Jakarta – Komisi Pemberantasan Korupsi (KPK) terus mengembangkan penyidikan kasus dugaan korupsi kuota haji 2023–2024 yang ditaksir merugikan negara hingga Rp662 miliar.
Juru Bicara KPK, Budi Prasetyo, mengungkapkan bahwa penyidik masih mendalami kemungkinan keterlibatan pihak lain yang memiliki peran penting dalam perkara tersebut. Hal ini disampaikan usai pemeriksaan terhadap mantan Menteri Agama, Yaqut Cholil Qoumas, di Gedung Merah Putih KPK, Kamis (26/3/2026).
“Penyidik masih terus mendalami apakah ada pihak lain yang memiliki peran signifikan dalam konstruksi perkara kuota haji ini,” ujarnya.
Menurut Budi, pihak yang tengah didalami tersebut diduga memiliki peran krusial dalam skema dugaan korupsi yang melibatkan pembagian kuota haji tambahan.
Kasus Terus Berkembang
Sementara itu, Deputi Penindakan dan Eksekusi KPK, Asep Guntur Rahayu, memastikan bahwa perkembangan terbaru kasus ini akan segera diumumkan kepada publik.
“Besok akan ada progres terkait penanganan perkara ini. Nanti kami sampaikan melalui konferensi pers,” katanya.
Namun, saat ditanya terkait kemungkinan penetapan tersangka baru maupun penahanan, Asep meminta publik untuk menunggu pengumuman resmi dari KPK.

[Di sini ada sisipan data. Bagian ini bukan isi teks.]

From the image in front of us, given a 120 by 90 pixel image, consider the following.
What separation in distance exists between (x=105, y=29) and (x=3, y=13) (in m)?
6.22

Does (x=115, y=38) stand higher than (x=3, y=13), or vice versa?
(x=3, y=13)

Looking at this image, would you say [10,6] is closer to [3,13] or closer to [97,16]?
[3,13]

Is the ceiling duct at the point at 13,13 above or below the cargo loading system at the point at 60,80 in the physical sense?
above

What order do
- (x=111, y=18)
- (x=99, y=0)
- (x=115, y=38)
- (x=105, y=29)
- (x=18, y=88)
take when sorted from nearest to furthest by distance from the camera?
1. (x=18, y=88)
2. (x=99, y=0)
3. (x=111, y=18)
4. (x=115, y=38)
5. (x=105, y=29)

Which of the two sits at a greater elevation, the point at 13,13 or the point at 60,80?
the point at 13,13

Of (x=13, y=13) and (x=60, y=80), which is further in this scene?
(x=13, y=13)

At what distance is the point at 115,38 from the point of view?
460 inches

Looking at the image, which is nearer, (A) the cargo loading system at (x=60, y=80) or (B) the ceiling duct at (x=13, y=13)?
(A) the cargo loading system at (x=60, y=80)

Bermula dari Tambahan Kuota Haji
Kasus ini bermula dari tambahan 20 ribu kuota haji dari Pemerintah Arab Saudi. Kuota tersebut kemudian dibagi oleh Kementerian Agama menjadi 10 ribu kuota reguler dan 10 ribu kuota khusus.
Padahal, secara aturan, porsi kuota khusus seharusnya hanya sekitar 8 persen dari total kuota. Ketidaksesuaian ini menjadi pintu masuk bagi dugaan praktik korupsi.

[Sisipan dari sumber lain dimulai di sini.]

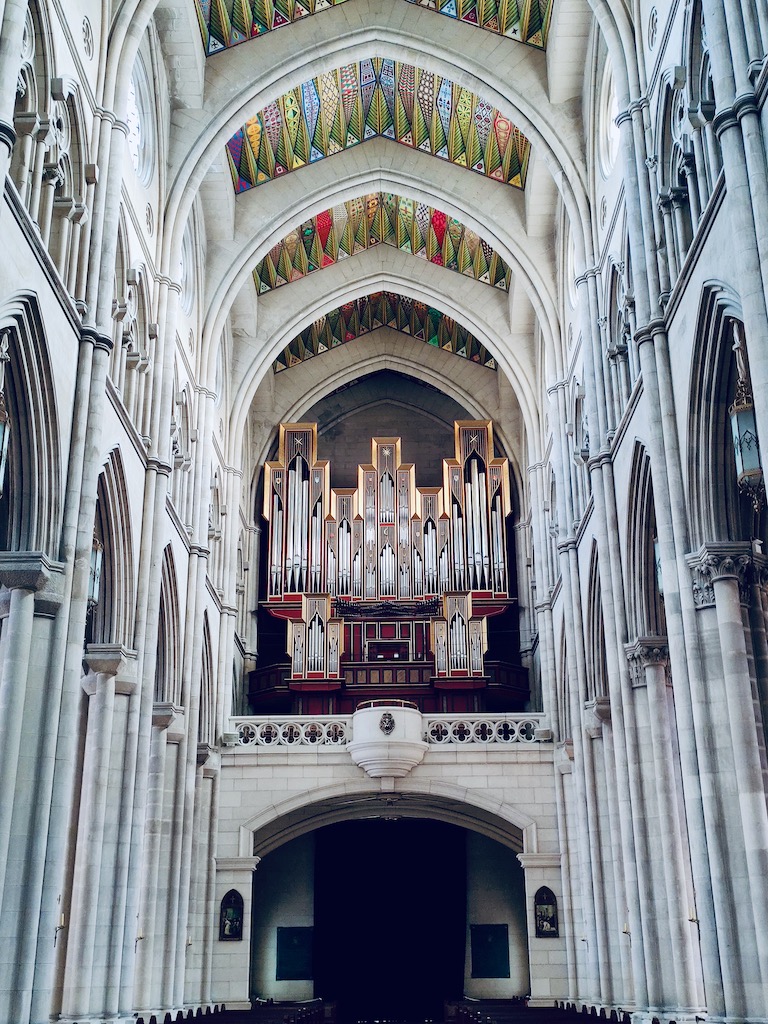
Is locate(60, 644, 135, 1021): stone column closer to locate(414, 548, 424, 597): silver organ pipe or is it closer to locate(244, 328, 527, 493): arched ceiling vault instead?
locate(414, 548, 424, 597): silver organ pipe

Penyidik juga menemukan indikasi suap serta transaksi kuota haji khusus yang melibatkan biro perjalanan dan oknum internal Kementerian Agama.
Lebih dari 350 penyelenggara ibadah haji khusus (PIHK) telah diperiksa untuk menelusuri dugaan aliran dana berupa commitment fee dalam skema tersebut.

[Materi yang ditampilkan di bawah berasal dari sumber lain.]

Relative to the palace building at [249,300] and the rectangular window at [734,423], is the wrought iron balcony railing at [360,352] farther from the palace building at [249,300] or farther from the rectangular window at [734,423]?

Dua Tersangka, Uang Disita Rp100 Miliar
Dalam kasus ini, KPK telah menetapkan dua tersangka, yakni Yaqut Cholil Qoumas dan staf khususnya, Ishfah Abidal Aziz.
Selain itu, KPK juga telah mengamankan hampir Rp100 miliar dari sejumlah pihak yang diduga terkait dengan praktik tersebut.
Keduanya dijerat dengan Pasal 2 ayat (1) dan/atau Pasal 3 Undang-Undang Tindak Pidana Korupsi junto Pasal 55 KUHP.
Dengan penyidikan yang terus berkembang, KPK membuka peluang adanya tersangka baru dalam kasus ini, sekaligus memperluas pengungkapan jaringan praktik korupsi di sektor penyelenggaraan ibadah haji.